The first commissioned officer of Indian Army from Kuteena is Rtd. Capt. Ramjilal Singh Chauhan, son of Shri Rampal Singh ji and his younger brother, Mr. Ramdayal Singh is Chief Egr. in CPWD. Late Shri Ramcharan Singh son of Shri Kalu Singh was chief manager in Hotel Ashoka Delhi and the list goes on. 

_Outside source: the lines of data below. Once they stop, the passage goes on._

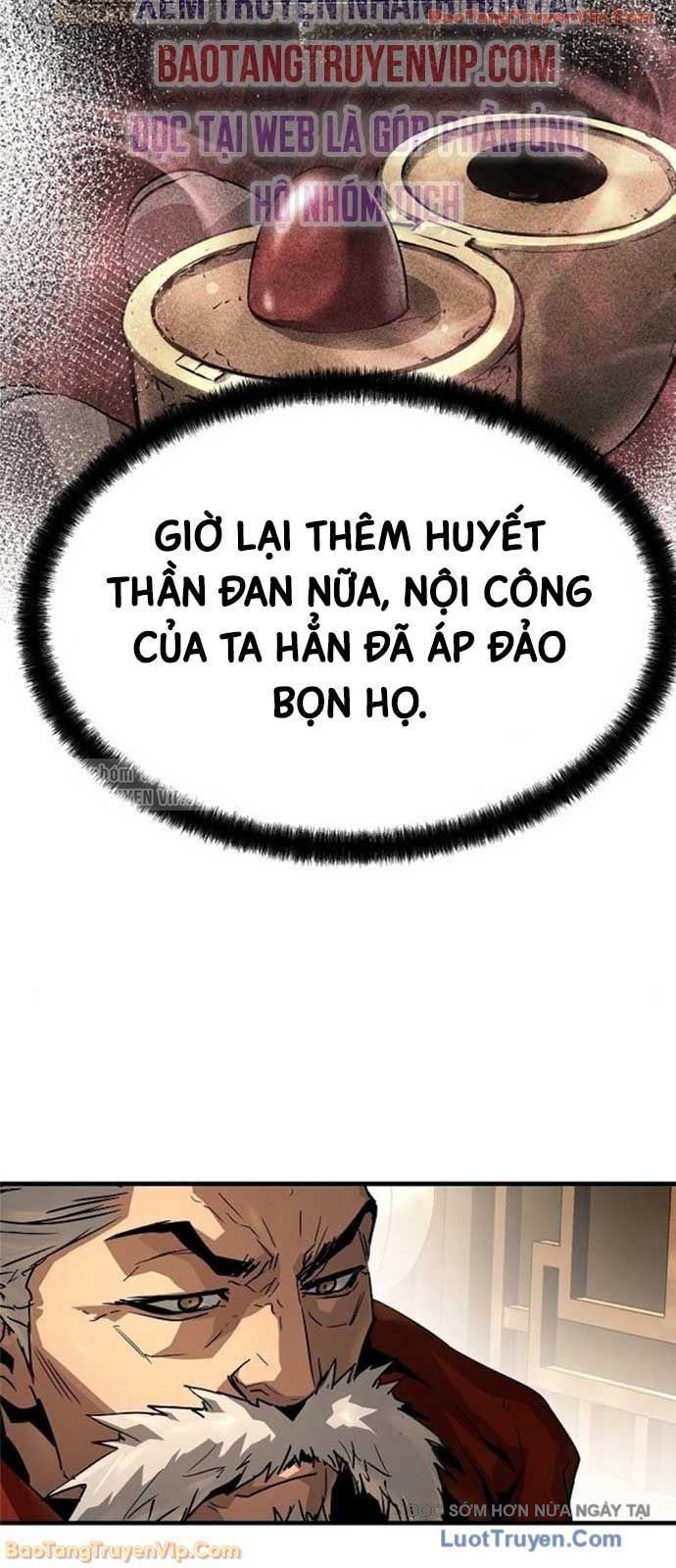 Tuyệt Thế Hồi Quy - Chapter 73 - Page 4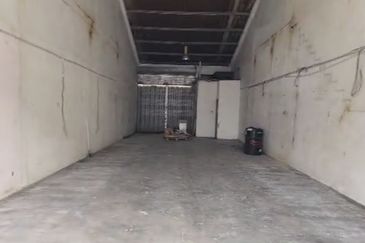 Bandar Sri Damansara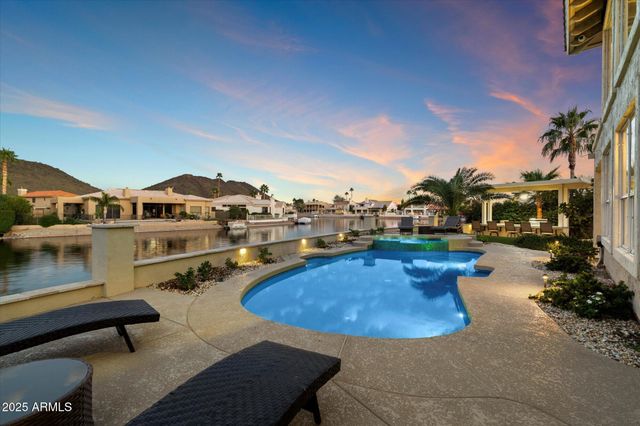 21659 N 58TH Avenue, Glendale, AZ 85308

Retd. Capt Mahaveer pasad have written a history of Kutina and history Chauhan, the printed copy will be available at Baba Kundan Das Temple.

Temples
Kuteena has many temples: Chauganan Mata, Jugni Mata, Durga Mata, Hanumanji, Thakur ji, Gogaji Maharaj, Santoshi Mata, Baba Kundan Das. The Temple of Dadi Jagni is also situated in village Kuteena, and also a temple of 1008 Baba Mohan Das is situated in village Kuteena.The temple of Saint Baba Kundandas and the Durga Mata Temple are located on a hilltop. Durga mata temple is being beautifully constructed into a complex. After completion it will contain a gufa, temple and park.  A memorial, Nau-Gaja was also built by the villagers in memory of the martyrs of a short time war of 1880s, held between them and the Maharaja of Neemrana at that time. It is worshiped by offering a white cloth of 2 and a quarter guz, namely chaddar, on auspicious occasions and major festivals like Holi and Diwali to show respect and gratitude.

Economy 
In the past, the economy of Kuteena was based mainly on agriculture but now it is also on Defence,  paramilitary and police services.  However, it has also now shifting towards business and industry.  Nearby industrial hubs like Gurgaon, Shahajahanpur, Neemrana, Behror, Bhiwadi, Khushkhera, ghiloth japanese zone 2 and Alwar employ many of the residents, leading to higher family incomes and living standards.

Culture 
Due to its location, the village culture has been influenced by Haryana. Rath is the main spoken language. The village has a diverse culture with a strong impact of Rajput culture. Most of the Hindu festivals are celebrated here. Holi, Deepawali, Gangaur are the major festivals. Baba Kundandas fair celebrated annually in the village along with sports events. Nowadays the marriages are done with the residents of Haryana which has also brought the culture of Haryana here.